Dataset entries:

□ □ □ □

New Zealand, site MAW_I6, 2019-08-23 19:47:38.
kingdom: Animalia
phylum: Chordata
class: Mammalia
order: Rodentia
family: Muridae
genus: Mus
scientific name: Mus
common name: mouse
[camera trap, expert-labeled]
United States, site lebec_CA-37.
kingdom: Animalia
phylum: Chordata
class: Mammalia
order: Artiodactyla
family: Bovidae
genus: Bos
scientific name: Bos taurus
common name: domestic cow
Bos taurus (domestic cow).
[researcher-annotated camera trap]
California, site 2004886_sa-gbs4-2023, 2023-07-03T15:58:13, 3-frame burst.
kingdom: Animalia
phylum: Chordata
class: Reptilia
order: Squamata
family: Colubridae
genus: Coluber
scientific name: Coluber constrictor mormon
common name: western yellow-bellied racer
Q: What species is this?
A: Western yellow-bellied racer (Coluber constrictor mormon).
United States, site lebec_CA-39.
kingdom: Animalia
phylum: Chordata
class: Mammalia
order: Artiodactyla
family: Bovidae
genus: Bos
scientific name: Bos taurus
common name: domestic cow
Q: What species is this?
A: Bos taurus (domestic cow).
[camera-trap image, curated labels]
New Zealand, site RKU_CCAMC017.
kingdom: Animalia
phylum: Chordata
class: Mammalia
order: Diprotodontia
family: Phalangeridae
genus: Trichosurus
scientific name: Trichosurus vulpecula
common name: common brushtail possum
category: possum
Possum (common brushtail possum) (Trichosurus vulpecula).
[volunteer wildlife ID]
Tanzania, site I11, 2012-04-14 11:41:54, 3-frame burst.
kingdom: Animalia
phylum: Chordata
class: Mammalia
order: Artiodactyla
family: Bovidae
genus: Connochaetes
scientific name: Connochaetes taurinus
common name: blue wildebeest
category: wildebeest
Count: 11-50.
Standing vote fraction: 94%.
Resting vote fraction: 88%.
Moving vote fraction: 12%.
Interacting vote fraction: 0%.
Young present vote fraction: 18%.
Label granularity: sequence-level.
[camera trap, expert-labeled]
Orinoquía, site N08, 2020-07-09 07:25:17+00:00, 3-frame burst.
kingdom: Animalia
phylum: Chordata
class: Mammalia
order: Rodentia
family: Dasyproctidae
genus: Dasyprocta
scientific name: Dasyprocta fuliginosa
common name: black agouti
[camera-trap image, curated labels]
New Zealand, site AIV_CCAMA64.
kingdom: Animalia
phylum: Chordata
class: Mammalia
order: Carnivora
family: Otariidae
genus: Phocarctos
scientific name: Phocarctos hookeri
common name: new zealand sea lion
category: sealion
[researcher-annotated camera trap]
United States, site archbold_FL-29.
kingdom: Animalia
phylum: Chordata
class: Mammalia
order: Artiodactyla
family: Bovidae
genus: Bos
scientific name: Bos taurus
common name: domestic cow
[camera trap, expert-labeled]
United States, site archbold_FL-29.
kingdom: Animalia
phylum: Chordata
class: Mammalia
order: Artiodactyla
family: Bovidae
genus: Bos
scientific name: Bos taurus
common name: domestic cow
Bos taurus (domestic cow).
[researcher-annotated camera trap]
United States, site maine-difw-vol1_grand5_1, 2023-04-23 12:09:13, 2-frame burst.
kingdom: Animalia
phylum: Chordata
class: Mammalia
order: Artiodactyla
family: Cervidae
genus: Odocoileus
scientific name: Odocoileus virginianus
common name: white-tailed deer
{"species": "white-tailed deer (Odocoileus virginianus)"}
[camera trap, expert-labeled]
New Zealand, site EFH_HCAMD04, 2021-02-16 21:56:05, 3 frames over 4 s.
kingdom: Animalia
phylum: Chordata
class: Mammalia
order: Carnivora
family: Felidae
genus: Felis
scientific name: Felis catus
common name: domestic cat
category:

□ □ □ □

■ REQUIRED ACTION: Copy each line above that contains the word "vote".

■ TASK SOLUTION:
Standing vote fraction: 94%.
Resting vote fraction: 88%.
Moving vote fraction: 12%.
Interacting vote fraction: 0%.
Young present vote fraction: 18%.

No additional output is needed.